La moda educativa de no alterar a los niños para que no se frustren en vieja, de tal modo que hoy tenemos adultos criados bajo ese principio de protección, de evitarlos experiencias negativas, de dejarlos obrar a sus anchas justificando todo para que no sean “infelices”, de hacerlos creer que es el mundo el que está mal, pero que ellos pueden hacer los que les venga en gana.

No es extraño que ahora sean los padres los que hasta peguen a los profesores o critiquen con saña a cualquier autoridad o norma, o se enfrenten a sus padres, los peguen incluso, o los denuncien por vaya usted a saber qué razón, se supone que porque intentan poner coto en un momento en que ya es imposible hacerlo.

No se vilipendia solo a los profesores, también a otros profesionales porque no actúan según sus deseos, como por ejemplo a los profesionales de la medicina, a los entrenadores del deporte en el que participan sus hijos, incluso a los padres de los otros compañeros de equipo contrario.

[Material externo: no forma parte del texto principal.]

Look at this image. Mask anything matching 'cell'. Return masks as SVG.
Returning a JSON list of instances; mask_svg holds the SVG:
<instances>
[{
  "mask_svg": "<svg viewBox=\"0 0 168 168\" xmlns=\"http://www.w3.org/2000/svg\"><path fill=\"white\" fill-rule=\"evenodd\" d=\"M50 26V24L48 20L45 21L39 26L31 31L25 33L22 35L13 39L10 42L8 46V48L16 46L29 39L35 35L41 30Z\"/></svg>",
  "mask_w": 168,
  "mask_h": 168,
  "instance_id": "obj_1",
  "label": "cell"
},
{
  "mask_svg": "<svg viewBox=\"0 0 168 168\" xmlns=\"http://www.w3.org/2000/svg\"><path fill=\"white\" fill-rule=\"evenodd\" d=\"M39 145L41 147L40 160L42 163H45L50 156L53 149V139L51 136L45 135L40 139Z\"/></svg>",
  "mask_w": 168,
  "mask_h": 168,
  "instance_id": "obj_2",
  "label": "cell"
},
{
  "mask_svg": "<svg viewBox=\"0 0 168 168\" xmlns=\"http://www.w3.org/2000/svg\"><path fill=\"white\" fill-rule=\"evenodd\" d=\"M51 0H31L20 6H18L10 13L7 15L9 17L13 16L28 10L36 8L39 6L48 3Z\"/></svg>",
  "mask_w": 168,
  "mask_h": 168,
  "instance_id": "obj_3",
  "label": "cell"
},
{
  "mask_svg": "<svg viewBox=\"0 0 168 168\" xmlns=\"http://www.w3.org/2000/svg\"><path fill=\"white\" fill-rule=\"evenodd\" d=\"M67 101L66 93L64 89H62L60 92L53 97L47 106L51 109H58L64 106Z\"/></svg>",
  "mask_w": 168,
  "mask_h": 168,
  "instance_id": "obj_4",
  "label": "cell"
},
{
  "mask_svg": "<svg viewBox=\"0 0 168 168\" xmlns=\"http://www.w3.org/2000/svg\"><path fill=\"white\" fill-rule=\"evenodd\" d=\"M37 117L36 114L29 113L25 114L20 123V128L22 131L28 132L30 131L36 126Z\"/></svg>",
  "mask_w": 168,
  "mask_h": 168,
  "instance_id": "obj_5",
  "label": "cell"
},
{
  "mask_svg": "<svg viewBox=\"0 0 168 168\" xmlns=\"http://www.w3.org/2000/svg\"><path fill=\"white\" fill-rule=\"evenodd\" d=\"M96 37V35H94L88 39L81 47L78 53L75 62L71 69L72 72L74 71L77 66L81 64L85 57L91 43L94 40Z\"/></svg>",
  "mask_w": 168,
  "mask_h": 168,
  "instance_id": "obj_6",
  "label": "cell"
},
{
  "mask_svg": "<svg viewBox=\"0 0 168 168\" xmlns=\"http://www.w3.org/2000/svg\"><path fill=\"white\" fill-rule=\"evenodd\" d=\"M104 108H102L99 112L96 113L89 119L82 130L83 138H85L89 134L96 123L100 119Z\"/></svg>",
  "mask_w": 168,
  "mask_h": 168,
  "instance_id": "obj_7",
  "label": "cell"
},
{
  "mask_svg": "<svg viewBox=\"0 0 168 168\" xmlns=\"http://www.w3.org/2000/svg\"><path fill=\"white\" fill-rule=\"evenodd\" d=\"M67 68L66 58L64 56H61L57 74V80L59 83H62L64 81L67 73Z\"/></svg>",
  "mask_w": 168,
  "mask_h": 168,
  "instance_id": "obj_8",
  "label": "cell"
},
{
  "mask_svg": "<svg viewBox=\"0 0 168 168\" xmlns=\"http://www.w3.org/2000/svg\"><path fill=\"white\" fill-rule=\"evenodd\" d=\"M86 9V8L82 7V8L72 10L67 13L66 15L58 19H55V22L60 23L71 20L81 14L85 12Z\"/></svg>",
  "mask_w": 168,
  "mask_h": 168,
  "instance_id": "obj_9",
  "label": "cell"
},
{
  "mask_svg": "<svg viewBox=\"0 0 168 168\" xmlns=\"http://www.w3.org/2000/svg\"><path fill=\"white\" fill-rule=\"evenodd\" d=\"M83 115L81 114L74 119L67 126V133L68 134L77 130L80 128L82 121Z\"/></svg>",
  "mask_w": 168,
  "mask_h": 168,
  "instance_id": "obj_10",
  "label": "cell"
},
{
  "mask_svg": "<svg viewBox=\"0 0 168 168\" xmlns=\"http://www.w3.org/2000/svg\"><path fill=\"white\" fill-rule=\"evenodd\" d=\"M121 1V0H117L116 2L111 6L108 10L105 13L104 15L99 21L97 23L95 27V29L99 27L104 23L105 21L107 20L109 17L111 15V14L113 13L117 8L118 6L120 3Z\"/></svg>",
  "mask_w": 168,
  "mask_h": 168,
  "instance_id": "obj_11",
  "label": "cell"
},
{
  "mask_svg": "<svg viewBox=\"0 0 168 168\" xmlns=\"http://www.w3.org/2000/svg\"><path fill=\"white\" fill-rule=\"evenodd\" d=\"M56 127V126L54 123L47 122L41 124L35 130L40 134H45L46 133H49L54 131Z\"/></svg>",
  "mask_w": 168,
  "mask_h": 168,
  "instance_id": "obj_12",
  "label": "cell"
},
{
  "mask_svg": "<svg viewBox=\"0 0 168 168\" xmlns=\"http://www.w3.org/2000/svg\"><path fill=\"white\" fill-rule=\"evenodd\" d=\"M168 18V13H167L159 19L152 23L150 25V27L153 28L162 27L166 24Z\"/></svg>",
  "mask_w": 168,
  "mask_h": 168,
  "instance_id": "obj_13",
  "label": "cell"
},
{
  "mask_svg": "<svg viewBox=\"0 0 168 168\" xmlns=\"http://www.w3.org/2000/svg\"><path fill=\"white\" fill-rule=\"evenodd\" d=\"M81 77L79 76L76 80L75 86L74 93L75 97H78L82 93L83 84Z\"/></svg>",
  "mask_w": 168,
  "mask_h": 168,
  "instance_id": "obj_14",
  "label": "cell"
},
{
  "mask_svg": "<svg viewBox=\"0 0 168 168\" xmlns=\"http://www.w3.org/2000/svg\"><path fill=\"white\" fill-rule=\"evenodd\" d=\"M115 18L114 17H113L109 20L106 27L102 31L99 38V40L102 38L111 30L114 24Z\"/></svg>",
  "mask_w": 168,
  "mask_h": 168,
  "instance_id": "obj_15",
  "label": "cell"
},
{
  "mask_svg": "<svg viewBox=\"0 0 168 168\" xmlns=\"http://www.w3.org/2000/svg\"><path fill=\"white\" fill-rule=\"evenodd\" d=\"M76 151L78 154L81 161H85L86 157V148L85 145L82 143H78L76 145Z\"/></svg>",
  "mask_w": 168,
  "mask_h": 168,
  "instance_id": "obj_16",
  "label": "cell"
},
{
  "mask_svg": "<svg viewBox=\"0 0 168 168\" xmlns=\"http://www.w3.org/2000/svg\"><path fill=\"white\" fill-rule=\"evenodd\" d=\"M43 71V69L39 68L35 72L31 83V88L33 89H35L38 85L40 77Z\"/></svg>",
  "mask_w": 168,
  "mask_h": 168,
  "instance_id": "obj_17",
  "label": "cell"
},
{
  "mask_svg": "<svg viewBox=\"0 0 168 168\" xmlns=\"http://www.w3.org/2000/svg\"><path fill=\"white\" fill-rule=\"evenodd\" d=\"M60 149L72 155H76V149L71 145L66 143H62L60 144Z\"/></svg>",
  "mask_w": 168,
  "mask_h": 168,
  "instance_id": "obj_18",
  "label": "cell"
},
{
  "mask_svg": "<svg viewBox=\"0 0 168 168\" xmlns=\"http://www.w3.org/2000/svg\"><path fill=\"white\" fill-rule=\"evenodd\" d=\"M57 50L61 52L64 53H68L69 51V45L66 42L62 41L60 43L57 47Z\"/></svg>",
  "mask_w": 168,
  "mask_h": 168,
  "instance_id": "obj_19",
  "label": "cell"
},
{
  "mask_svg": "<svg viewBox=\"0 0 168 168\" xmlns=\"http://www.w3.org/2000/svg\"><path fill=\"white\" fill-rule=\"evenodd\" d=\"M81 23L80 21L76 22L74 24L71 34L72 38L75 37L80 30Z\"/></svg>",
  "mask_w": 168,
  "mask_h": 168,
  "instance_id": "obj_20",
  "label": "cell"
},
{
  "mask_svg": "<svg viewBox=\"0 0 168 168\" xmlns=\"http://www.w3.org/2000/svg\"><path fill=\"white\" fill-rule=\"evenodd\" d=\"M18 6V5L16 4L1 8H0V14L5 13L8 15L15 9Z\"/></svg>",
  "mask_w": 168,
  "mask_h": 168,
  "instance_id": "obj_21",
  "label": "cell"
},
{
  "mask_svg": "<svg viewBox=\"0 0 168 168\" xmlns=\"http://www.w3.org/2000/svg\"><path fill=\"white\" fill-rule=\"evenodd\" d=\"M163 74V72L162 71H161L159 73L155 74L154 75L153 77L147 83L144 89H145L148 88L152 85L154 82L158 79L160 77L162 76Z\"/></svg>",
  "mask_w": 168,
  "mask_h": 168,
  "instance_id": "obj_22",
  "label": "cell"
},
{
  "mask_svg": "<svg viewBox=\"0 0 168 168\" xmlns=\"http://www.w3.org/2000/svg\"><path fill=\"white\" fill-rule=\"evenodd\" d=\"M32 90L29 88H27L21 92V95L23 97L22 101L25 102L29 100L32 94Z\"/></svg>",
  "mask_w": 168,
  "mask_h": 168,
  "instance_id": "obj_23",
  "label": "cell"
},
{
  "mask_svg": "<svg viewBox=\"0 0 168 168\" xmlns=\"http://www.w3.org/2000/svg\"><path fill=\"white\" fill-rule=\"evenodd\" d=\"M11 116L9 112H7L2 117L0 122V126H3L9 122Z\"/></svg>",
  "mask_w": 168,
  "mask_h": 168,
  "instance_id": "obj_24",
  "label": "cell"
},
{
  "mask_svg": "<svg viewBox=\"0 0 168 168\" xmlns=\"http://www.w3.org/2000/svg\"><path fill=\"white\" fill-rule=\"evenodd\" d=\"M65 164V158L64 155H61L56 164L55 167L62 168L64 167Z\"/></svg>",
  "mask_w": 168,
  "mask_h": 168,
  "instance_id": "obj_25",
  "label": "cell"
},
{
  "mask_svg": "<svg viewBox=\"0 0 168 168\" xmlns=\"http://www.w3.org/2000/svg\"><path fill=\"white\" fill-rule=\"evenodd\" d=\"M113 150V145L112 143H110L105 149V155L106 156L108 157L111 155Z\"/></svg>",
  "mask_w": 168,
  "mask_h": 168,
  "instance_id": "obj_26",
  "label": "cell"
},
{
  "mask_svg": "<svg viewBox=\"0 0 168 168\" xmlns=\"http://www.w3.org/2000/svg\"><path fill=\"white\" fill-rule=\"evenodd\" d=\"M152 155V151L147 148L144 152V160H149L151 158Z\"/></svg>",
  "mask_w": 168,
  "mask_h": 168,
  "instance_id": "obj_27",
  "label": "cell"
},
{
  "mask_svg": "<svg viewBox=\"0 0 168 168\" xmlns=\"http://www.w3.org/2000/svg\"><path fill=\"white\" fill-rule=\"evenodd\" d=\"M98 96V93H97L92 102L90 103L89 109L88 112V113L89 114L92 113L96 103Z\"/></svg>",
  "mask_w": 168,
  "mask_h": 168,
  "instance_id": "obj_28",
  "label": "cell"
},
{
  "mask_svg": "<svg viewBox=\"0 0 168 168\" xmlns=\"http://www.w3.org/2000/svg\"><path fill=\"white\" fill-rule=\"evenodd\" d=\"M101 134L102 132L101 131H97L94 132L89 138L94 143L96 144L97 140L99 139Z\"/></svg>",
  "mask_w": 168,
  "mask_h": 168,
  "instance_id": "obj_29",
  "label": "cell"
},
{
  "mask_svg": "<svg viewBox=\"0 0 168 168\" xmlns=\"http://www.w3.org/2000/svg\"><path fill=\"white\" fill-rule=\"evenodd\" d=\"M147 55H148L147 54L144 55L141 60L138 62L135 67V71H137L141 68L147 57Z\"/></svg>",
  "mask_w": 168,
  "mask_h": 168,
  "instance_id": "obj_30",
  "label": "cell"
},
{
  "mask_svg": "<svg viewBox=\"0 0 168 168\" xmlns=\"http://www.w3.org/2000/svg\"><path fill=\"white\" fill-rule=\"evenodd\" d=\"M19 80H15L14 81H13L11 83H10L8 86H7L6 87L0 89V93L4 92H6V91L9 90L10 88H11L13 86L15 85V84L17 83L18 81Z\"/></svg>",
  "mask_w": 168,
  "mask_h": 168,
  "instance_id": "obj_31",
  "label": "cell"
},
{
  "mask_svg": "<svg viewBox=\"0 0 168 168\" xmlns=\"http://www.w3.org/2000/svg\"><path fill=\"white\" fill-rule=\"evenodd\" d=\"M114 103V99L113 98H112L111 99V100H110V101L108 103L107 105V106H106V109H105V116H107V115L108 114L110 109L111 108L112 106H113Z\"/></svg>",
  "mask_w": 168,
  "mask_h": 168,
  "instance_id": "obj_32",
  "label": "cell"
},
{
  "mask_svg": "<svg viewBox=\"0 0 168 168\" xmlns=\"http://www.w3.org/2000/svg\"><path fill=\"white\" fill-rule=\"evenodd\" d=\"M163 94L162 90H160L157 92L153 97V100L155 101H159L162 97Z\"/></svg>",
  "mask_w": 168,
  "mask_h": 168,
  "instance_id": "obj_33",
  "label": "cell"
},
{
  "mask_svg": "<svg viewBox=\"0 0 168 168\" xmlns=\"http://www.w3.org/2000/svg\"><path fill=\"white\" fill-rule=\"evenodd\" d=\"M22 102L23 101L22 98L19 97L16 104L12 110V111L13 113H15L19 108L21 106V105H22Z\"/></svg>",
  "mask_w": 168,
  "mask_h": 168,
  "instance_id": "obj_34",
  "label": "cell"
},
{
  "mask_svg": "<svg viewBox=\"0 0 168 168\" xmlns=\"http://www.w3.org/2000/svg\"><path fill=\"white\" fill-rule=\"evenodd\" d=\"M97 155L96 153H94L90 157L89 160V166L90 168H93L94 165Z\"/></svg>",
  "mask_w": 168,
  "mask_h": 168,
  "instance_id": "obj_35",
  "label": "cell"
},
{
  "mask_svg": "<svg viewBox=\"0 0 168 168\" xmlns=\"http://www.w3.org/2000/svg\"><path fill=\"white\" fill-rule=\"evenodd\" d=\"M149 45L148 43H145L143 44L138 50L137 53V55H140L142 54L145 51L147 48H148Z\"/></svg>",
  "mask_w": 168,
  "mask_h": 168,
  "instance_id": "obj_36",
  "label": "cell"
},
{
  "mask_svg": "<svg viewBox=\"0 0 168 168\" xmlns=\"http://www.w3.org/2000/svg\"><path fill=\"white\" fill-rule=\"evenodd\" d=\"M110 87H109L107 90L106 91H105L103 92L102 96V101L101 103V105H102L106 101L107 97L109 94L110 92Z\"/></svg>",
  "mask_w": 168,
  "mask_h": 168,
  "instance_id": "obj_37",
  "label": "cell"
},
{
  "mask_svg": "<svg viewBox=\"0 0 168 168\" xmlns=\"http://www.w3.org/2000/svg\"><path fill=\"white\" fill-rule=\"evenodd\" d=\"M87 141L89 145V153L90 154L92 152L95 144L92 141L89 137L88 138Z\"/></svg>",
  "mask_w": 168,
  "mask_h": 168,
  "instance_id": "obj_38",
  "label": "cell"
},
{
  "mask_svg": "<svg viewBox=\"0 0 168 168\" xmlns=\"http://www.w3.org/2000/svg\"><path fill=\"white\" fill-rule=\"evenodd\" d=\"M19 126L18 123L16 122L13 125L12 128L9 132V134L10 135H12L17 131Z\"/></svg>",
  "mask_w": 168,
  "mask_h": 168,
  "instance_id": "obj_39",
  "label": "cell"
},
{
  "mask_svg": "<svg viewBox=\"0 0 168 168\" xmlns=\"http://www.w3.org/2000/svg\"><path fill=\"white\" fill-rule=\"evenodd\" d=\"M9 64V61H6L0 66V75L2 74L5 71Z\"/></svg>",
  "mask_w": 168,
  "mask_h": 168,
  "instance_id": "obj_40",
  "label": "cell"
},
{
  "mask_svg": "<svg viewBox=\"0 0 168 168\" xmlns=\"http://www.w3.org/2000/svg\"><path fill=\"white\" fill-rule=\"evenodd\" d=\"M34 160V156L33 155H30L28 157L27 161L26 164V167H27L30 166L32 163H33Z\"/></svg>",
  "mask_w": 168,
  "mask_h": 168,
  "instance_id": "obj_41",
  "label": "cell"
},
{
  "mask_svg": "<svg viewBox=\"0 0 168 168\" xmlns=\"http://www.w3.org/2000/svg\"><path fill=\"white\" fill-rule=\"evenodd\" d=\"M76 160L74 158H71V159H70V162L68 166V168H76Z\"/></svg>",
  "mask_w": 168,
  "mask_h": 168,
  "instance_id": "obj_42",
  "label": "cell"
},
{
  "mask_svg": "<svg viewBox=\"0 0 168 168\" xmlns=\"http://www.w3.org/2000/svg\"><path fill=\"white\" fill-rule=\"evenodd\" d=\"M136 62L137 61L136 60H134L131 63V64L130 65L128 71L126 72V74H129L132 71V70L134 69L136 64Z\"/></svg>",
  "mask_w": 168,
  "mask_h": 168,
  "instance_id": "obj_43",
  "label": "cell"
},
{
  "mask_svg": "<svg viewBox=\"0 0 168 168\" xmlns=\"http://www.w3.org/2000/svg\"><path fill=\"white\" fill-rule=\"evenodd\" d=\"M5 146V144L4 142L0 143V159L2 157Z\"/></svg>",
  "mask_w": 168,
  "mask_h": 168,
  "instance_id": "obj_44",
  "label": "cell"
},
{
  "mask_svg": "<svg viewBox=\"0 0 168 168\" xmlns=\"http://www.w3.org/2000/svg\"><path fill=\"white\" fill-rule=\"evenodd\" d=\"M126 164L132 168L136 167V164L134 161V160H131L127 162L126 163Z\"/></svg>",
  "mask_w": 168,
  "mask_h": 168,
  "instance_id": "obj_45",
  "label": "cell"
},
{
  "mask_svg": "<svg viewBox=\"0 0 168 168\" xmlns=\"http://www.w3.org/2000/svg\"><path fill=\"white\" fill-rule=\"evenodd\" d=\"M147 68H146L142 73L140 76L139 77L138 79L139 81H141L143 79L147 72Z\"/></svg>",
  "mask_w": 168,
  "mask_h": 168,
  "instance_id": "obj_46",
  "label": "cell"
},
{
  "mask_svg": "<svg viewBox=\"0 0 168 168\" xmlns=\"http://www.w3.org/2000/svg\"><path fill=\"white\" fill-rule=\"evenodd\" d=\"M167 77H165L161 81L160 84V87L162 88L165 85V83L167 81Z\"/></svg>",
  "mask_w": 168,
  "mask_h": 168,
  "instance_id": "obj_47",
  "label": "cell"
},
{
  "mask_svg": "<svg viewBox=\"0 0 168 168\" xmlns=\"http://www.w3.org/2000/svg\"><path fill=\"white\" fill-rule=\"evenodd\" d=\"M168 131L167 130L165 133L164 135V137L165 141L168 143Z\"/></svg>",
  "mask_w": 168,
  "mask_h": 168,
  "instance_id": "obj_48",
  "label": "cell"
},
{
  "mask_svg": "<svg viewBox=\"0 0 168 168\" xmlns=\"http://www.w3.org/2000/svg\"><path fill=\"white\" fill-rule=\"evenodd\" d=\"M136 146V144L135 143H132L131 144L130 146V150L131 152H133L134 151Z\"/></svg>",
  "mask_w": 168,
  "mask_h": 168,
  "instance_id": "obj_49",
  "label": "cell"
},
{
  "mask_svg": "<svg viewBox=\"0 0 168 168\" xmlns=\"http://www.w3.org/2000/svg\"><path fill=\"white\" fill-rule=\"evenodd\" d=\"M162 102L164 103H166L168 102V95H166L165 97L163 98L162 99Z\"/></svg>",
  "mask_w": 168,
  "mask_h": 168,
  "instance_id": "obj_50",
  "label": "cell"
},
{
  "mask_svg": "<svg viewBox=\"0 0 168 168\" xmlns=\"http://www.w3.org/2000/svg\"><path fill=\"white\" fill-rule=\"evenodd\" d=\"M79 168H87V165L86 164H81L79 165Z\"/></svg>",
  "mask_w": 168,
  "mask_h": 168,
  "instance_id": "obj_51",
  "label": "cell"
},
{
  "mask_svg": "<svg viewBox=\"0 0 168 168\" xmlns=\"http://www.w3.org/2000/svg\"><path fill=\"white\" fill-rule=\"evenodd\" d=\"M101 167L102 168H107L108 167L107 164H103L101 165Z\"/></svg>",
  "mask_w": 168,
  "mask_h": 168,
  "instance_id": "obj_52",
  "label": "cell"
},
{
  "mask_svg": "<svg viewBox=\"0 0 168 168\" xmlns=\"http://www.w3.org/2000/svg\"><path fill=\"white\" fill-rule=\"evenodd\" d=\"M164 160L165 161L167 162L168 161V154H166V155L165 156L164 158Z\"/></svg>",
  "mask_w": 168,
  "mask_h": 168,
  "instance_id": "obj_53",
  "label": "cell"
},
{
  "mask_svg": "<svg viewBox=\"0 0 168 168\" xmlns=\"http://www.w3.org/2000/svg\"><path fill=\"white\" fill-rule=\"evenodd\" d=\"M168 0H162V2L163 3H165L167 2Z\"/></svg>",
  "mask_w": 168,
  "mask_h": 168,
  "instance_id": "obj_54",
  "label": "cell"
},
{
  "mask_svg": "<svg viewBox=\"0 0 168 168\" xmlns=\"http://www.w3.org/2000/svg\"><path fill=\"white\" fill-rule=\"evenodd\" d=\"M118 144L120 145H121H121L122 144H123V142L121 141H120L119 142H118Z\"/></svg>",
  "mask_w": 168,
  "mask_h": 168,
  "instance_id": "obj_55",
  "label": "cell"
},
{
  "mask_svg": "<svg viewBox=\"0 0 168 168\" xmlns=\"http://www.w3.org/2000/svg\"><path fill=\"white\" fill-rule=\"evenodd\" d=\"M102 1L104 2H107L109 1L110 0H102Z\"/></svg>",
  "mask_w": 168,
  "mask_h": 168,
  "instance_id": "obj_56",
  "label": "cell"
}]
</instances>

Ya no se puede llamar la atención a nadie sin recibir el peor de los improperios y encima hemos de dar las gracias de que la cosa no pase a mayores.

Insistimos: faltan valores, falta compromiso, falta juicio o razonamiento, falta la asunción de deberes, esos que van colgados de los derechos… falta EDUCACIÓN en el seno del hogar y en la sociedad y FALTAN ejemplos.